TEXTO PROPORCIONADO

++++++++++

La música en formato digital, hasta hace poco ilustrada en la figura del mp3 y hoy reflejada en una multiplicidad de plataformas de streaming, se ha vuelto por antonomasia la configuración propia de este siglo para la difusión y el consumo de música. Lo anterior encierra dos elementos clave de lo que significa hoy la música. Por un lado, el hecho de que la música se consume; se ha vuelto un producto insigne de la industria cultural denunciada por Adorno y Horkheimer a mediados de los cuarenta(1), commodity susceptible de una producción en masa no entendida sólo en términos de los medios de difusión, sino también en los incentivos que ésta deposita en la producción, en la creación musical misma. Por otra parte, y estrechamente ligado con lo anterior, este nuevo mercado ha hallado su canal en el mundo digital, en la entelequia propia de nuestra época: la nube.

Este breve escrito apunta a reflexionar en torno a la realidad que enfrenta la música en el contexto ya descrito, buscando dilucidar, por un lado, cómo la fórmula mercantil moldea un círculo vicioso que se apoya en los medios técnicos y, a su vez, los utiliza para reproducir el ciclo capitalista que abastece esta industria cultural. En segundo término, la reflexión nos llevará de modo central a repensar la relación que se da entre el dispositivo de la música en formato digital y el sujeto, y a partir de ello desarticular la aparente complejidad del vínculo que los une en la sociedad mercantil.

++++++++++

EXTRACTO DE DATOS
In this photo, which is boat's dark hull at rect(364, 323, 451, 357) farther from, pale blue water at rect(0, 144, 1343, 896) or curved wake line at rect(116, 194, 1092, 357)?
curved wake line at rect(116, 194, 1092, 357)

++++++++++

CONSIGNA DEL EJERCICIO
Responde con datos del texto sobre la música digital las tres preguntas siguientes.
(a) ¿Quiénes denunciaron la industria cultural y en qué época?
(b) ¿Qué nombre recibe la entelequia propia de nuestra época en la que el nuevo mercado ha hallado su canal?
(c) ¿Qué relación se propone repensar de modo central el escrito?

RESPUESTA DEL EJERCICIO
(a) Adorno y Horkheimer, a mediados de los cuarenta.
(b) La nube.
(c) La relación entre el dispositivo de la música en formato digital y el sujeto.